B.C. also had higher rates of low-income households and children living in low-income households than was the case nationally.

The Vancouver Metropolitan Area, which includes most of Metro Vancouver, ranked 15th in the country in terms of median household income in 2015, at $72,662. This was just behind Abbotsford-Mission.

Calgary and Edmonton topped the country at $99,583 and $94,447 respectively.

Household income growth in B.C. kept pace with country  

Household income in B.C. grew by 12.2 per cent between 2005 and 2015. This was slightly higher than the national rate and placed B.C. in the middle of the pack relative to other provinces, ahead of Ontario, Quebec and the Maritimes but well behind Alberta, Saskatchewan and the territories.

In Metro Vancouver, the Census also revealed sharp income differences from one neighbourhood to another.

The province was home to Canada's poorest urban community, Vancouver's Downtown Eastside, with a median household income of $17,051 in 2015. B.C.'s richest neighbourhood, at $145,481, was in West Vancouver. 

Map shows median household income by census tract in 2015. Click on an area for details.

Northern B.C. saw highest incomes in 2015

Five of the 10 B.C. municipalities with the highest household incomes in 2015 were in northern B.C., four of them in northeastern B.C.'s Peace region.

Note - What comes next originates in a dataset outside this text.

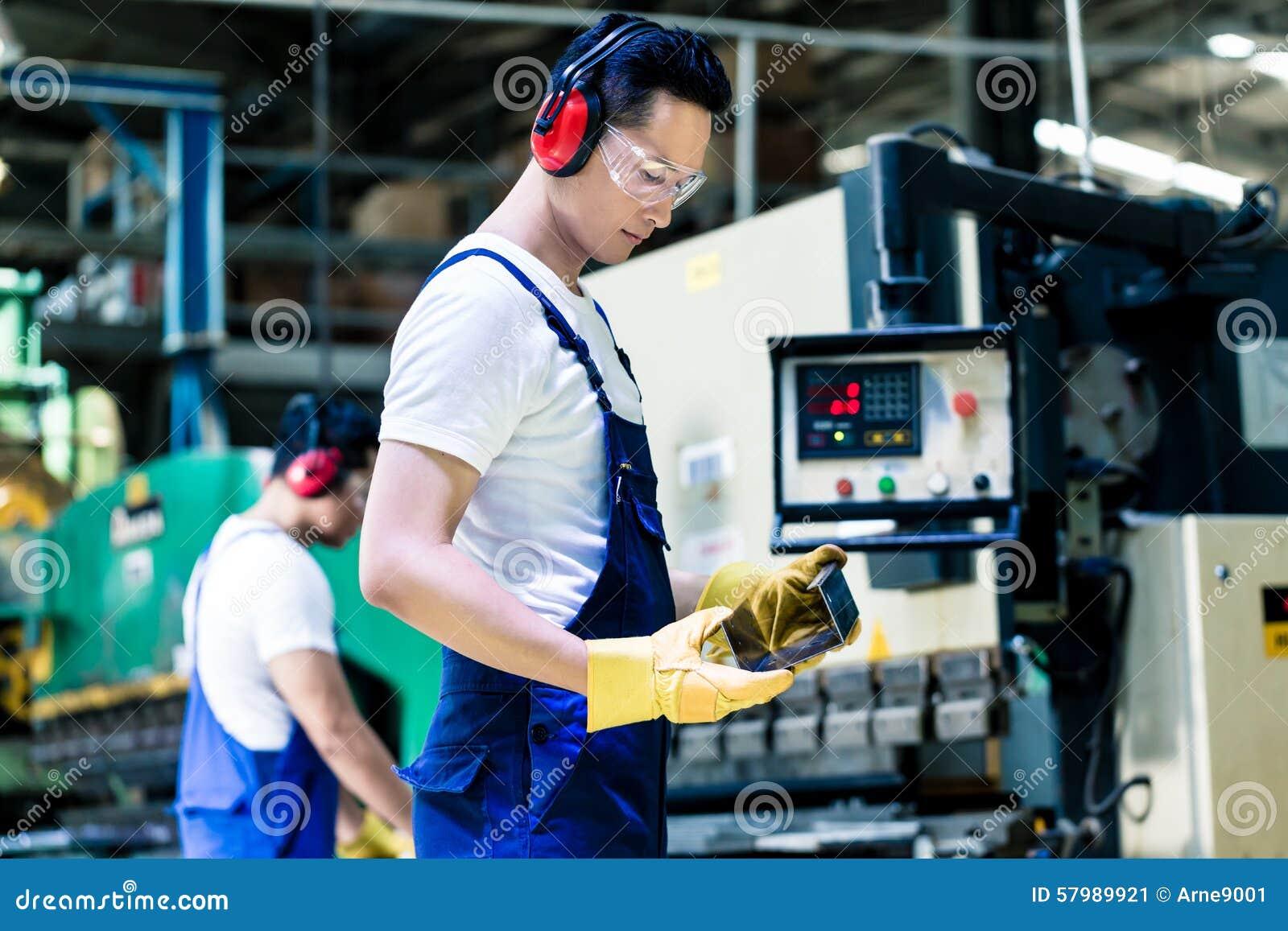 Maquinista asiático en la instalación de producción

Northern B.C. was also home to many of the communities that recorded the largest growth in household income between 2005 and 2015. The Peace region, Dawson Creek and Fort St. John all saw increases in household income of 30 to 35 per cent between 2005 and 2015.

However, the data was collected by Statistics Canada in 2015, before the economy responded to the impact of the sharp decline in oil prices.

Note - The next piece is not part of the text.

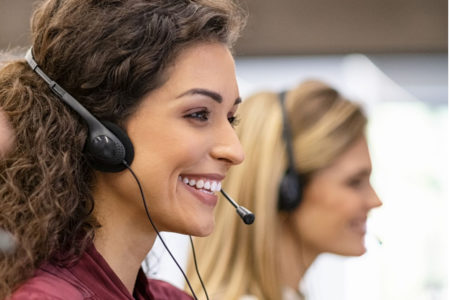 Two women answer phone calls for healthcare providers.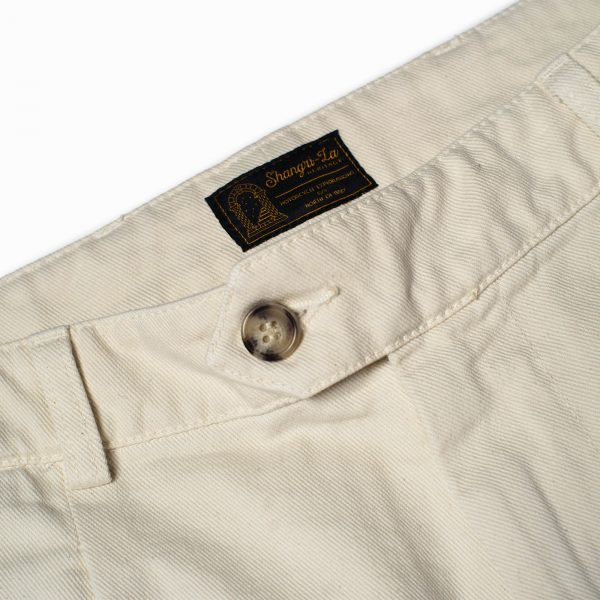 shangri-la-heritage-explorator-white-cotton-twill-pants-still-life-label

Brad Sperling, a director of Electoral Area C for Peace River Regional District said he was surprised to see his municipality at the top of the household income list.

"We're industry-based ... so I can see where the income would be high. It's in the oil and gas industry," Sperling said.

"It can be here today and gone tomorrow."

Starting in 2015, there was a two-year slowdown in the region due to a decline in energy prices, so data from that year does not paint an accurate picture of the area today, he said. 

Things are starting to pick up again now, Sperling said, adding that to him, the most important metric is unemployment. 

The cities with the lowest median incomes, meanwhile, were scattered throughout the province. 

At the top of that list was Electoral Area A, which includes a vast swath of territory above Metro Vancouver' North Shore and Coquitlam as well as the University of British Columbia. Median household income in the university area was just $46,322, which is likely reflective of the large number of students living in that district.

There were three B.C. communities where median household income dropped between 2005 and 2015: Quesnel, Port Alberni and West Vancouver. Port Alberni and Quesnel were among the lowest-income communities in B.C., while West Vancouver was one of the richest.